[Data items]
^^^^

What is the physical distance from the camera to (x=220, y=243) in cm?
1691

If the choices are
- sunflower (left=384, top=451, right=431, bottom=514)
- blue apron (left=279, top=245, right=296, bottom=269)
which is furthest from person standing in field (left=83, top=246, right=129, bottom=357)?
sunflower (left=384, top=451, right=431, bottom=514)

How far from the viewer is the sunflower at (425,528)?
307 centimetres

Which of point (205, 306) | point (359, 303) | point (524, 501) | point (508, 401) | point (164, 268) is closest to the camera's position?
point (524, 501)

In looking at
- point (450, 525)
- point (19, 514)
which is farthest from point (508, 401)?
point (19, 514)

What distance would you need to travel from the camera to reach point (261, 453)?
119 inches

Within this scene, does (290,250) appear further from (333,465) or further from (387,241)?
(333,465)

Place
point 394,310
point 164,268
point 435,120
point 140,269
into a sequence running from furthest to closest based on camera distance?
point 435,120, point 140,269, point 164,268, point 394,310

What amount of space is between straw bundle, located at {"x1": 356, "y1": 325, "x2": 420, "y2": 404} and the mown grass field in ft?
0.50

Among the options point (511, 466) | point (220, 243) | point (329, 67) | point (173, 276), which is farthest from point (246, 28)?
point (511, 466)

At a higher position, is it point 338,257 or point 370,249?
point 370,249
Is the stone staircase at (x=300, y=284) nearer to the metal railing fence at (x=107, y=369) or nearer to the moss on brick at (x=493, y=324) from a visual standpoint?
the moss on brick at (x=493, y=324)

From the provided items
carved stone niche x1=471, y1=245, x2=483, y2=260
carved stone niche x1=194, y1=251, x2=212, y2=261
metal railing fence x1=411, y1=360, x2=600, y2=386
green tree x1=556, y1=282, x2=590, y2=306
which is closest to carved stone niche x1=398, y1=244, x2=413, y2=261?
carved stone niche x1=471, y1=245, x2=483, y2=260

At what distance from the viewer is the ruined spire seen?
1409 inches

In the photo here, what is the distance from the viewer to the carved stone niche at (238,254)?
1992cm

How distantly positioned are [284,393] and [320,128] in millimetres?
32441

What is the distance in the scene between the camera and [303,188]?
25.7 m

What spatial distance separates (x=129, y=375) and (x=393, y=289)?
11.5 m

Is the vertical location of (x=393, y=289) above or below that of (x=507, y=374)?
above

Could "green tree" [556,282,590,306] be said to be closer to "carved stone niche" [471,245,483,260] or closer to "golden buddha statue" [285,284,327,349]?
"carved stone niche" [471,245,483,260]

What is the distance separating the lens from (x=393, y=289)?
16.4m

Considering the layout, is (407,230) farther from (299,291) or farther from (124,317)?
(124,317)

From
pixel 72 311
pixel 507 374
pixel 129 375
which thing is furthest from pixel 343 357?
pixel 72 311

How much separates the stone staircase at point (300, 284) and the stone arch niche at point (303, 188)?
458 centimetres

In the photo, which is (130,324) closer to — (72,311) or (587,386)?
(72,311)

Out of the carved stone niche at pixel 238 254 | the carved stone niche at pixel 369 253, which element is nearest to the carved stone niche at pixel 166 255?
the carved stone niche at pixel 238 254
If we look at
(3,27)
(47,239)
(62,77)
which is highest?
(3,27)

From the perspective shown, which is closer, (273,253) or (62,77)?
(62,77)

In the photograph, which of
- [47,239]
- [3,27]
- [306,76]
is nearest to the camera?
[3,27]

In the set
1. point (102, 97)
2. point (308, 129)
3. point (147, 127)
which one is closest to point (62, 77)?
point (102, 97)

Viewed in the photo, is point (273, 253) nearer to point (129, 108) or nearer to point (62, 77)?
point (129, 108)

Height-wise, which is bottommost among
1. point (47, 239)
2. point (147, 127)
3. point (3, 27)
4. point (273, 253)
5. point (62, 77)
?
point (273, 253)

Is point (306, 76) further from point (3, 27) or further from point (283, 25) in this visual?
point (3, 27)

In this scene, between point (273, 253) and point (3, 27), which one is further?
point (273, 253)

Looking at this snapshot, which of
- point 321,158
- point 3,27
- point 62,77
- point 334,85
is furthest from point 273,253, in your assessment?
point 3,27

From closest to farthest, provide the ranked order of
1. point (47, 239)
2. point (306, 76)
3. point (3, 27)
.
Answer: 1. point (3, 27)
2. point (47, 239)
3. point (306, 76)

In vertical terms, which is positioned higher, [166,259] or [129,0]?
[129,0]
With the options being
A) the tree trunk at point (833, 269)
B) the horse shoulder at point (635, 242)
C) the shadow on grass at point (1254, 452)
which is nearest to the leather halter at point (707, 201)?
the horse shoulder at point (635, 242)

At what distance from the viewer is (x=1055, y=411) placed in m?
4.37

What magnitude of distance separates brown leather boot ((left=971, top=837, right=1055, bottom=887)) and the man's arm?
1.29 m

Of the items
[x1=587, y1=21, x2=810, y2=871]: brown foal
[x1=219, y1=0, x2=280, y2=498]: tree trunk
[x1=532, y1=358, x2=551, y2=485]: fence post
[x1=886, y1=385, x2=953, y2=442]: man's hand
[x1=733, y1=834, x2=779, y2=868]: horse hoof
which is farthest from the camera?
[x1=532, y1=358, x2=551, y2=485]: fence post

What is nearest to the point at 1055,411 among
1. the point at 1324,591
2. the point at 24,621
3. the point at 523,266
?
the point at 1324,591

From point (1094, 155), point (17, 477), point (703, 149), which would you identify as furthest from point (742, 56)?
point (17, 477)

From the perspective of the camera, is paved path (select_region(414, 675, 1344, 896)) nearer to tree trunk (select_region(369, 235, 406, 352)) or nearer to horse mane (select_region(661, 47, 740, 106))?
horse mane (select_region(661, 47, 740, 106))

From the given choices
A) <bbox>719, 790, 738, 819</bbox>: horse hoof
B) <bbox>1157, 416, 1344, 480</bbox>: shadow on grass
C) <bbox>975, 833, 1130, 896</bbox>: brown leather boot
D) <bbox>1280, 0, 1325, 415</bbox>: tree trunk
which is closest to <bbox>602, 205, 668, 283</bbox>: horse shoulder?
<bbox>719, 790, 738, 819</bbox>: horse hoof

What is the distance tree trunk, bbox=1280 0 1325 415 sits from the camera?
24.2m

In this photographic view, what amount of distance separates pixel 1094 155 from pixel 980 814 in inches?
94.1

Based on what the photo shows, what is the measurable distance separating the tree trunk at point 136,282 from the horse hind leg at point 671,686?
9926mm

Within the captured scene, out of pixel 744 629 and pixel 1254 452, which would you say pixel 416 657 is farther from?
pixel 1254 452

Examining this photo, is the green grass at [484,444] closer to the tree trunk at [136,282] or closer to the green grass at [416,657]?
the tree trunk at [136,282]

^^^^

## WHAT IS ASKED
Reproduce the material from its beginning up to and including the line containing "307 centimetres", changing "blue apron" to "white apron" and leaving everything else unchanged.

## PROBLEM SOLUTION
What is the physical distance from the camera to (x=220, y=243) in cm?
1691

If the choices are
- sunflower (left=384, top=451, right=431, bottom=514)
- white apron (left=279, top=245, right=296, bottom=269)
which is furthest from person standing in field (left=83, top=246, right=129, bottom=357)?
sunflower (left=384, top=451, right=431, bottom=514)

How far from the viewer is the sunflower at (425,528)?
307 centimetres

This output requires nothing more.